Your employment history also can affect your credit-worthiness, so keep your day job. Lenders prefer borrowers who have a solid work history, this usually means at least two consecutive years of employment. Some exceptions to this rule include trading up – leaving your current job for one that pays more money – or changing careers within the same field. If a career change is in order, discuss with your mortgage professional how the change may affect your ability to qualify for a home loan.
Turn on any financial news program and at some point you’ll hear the experts extolling the virtues of diversification. Real estate, even through the market downturn, has long been considered a conservative, long-term strategy to growing wealth. In fact, that very downturn has created a historic buying opportunity for potential homebuyers and investors alike. The combination of lower home prices across American and historically low mortgage rates, two essential factors that usually don’t trend in the same direction, have triggered a buyer’s market in many areas of the country. For real estate investors who want to rent their properties, this can make the difference in achieving positive cash flow sooner or right off the bat. While some seasoned real estate investors make it look easy, to be successful, beginners should follow some basic principles.

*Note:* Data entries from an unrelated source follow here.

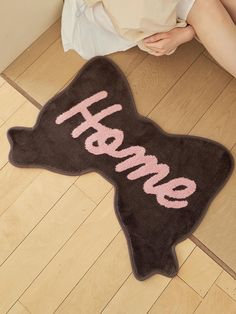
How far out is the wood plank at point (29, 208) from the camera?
38.8 inches

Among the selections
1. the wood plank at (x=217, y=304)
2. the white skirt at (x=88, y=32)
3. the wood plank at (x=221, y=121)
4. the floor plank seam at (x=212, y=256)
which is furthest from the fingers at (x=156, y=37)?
the wood plank at (x=217, y=304)

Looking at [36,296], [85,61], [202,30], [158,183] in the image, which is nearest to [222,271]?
[158,183]

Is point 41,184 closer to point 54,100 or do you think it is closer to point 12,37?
point 54,100

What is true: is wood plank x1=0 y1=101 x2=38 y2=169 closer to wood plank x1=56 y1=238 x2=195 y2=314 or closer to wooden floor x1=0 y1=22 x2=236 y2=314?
wooden floor x1=0 y1=22 x2=236 y2=314

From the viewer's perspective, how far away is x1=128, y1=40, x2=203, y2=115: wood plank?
109 cm

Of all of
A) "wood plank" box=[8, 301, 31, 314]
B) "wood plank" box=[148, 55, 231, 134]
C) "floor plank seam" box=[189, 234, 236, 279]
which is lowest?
"floor plank seam" box=[189, 234, 236, 279]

Learn all you can. Before committing your cash, you should have a fundamental understanding of real estate. For example, be aware that, in general, investment properties are not liquid investments. Barring exceptional circumstances, real estate does not sell at a moment’s notice. It could take days or months to sell a property, depending on the strength of the market in a particular region.
Consider cash flow. You’ll need to have enough capital on hand to cover any short-term losses due to vacancies between tenants.
Start small. Look into buying a condominium, single-family home or a duplex. Leave large apartment buildings and commercial properties to the pros.
Inquire at the local Chamber of Commerce about companies relocating into or out of the area. Company movement is one indicator of demand for rental and/or office space.
Find a property that will be in demand. Look for a moderately priced home with three or four bedrooms, two bathrooms, and a garage that sits on a quiet street.
Research the property. The most common way first-time investors lose is by failing to investigate a property thoroughly. Look beyond the front door. Investigate the reputation of the school district, the crime rate, and plans for expanding a nearby highway or developing vacant land. Ask a local real estate professional about the area, its history, and how fast (or slow) properties are moving.
Inspect the home you’re considering for signs of water damage, such as stains on the ceiling and crinkling or gathering wallpaper; open and close every door and window; and check all electrical sockets by plugging in an appliance. Get an independent home inspection, roof inspection and termite inspection. Unexpected repair costs can eat away your cash flow. Because even the best inspection can’t always predict problems, try to set aside some of the rental income for unexpected repairs.
Spend time driving the streets of the neighborhood noting the condition of other properties. Are lawns maintained? Are roofs in good shape? Are homes kept up? Be ready to make fixes quickly and respond to the renter’s needs. If you’re not prepared to be a hands-on landlord, consider hiring a property management firm.
See your tax advisor for related planning and laws that can affect your investment decisions. Remember, investing in a property is much different than living in one, and while emotion and attachment can be prime motivators when it comes to homes, it is return on investment that counts when investing in real estate.